Deferring tax on income or gain is almost as effective a strategy as avoiding it altogether. That's because the value today of a future tax obligation is much smaller than one you must pay now. The longer you can defer payment, the lower your effective tax rate. And for U.S. taxpayers, there's no better strategy to take advantage of it than with a strategy called a 1031 exchange.
This cryptic name refers to a section of the Internal Revenue Code that lets you defer tax on exchanges of "like-kind" investment property.
Section 1031 lets you defer paying federal capital gains taxes when you sell a investment property and buy another one of "like kind" through an approved exchange transaction. As a bonus, you may be able to deduct tax for depreciation on the new property, without needing to "recapture" depreciation on the one you sell. To have a fully deferred exchange, the property you acquire must be of equal or greater value to the property you sell.
1031 exchanges are amazingly flexible because almost any like-kind investment property can be exchanged: real estate, industrial equipment, business assets, artwork, aircraft, or vessels. For instance, you could exchange raw land for a shopping center, a condo for a coffee shop, or an office building for an apartment complex. But you couldn't exchange an apartment building for, say, a ship.
However, there’s a potentially fatal flaw in any 1031 exchange. And that’s due to the fact that the IRS requires you to hire a middleman called a “qualified intermediary” (QI) to execute the exchange. But if the QI goes bankrupt in the middle of the exchange, you could lose everything—and the IRS could then dun you for capital gains you no longer have the funds to pay for.
This is an increasingly common occurrence.
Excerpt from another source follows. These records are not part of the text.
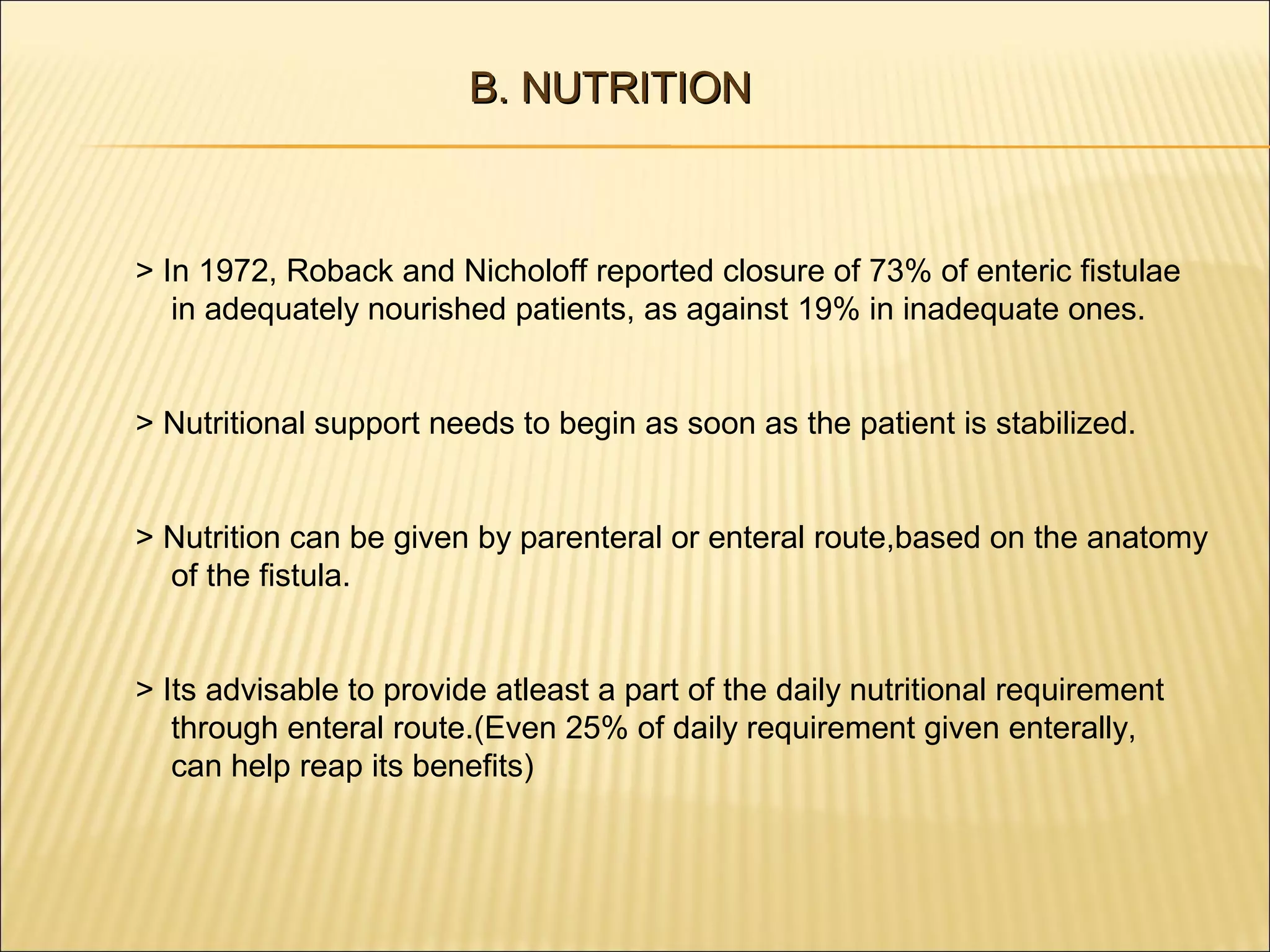 B. NUTRITION

> In 1972, Roback and Nicholoff reported closure of 73% of enteric fistulae in adequately nourished patients, as against 19% in inadequate ones.

> Nutritional support needs to begin as soon as the patient is stabilized.

> Nutrition can be given by parenteral or enteral route,based on the anatomy of the fistula.

> Its advisable to provide atleast a part of the daily nutritional requirement through enteral route.(Even 25% of daily requirement given enterally, can help reap its benefits)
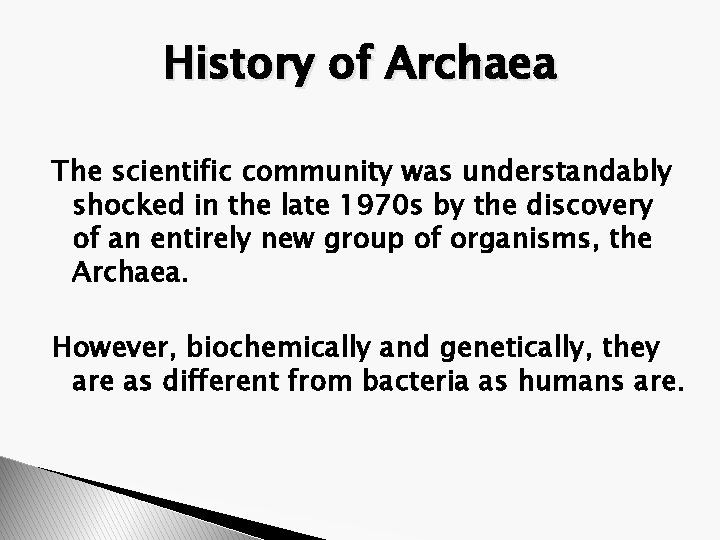 History of Archaea

The scientific community was understandably shocked in the late 1970s by the discovery of an entirely new group of organisms, the Archaea.

However, biochemically and genetically, they are as different from bacteria as humans are.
For instance, in one situation I know of, an elderly couple hired a QI company to execute a $1.5 million real estate transaction, representing about $1 million in deferred profits. But before they were able to conclude it, the company declared bankruptcy. Unfortunately, the company hadn’t bothered to put the $1.5 million in any kind of segregated account. The couple lost their entire $1.5 million.
But it gets worse. Since the couple no longer had the $1.5 million to invest in real estate, they could no longer meet the IRS requirements for Section 1031. That means they could no longer defer taxes on their $1 million gain. As a result, they owe about $150,000 in federal taxes and another $75,000 in state taxes. Not only did they lose their entire nest egg, but they also owe $225,000 in taxes to boot!
What if the exchange company had used a segregated account? In a recent bankruptcy case, it turns out that it wouldn’t have made any difference!
In November 2008, a billion-dollar company called LandAmerica declared bankruptcy. At the time, LandAmerica was handling nearly 500 exchanges with a value of approximately $450 million. And yes, LandAmerica had taken the precaution of setting up a separate entity to segregate 1031 funds.
However, a bankruptcy judge has now ruled that the fact that the accounts were segregated is irrelevant. Instead, the monies are considered LandAmerica’s own assets and available to its creditors. In the meantime, attorneys on both sides are running up bills of thousands of dollars daily. It’s not likely that the folks who engaged LandAmerica will be able to recover much, if anything, once the attorneys have finished their feeding frenzy off the company’s carcass. The latest estimate is they’ll recover about 15 cents for every dollar LandAmerica held on their behalf. And every one of them has lost not only their hard-earned nest eggs, but will no longer qualify for a tax-deferred exchange.
What’s the answer? 1031 exchanges remain one of the most effective ways to defer capital gains taxes in the U.S. Tax Code. However, it’s not enough to use a segregated account. According to the 1031 regulations, instead of a QI, you can also use a “qualified trust.” If you’re not 100% sure of the financial stability of your QI partner, this is now the preferred strategy.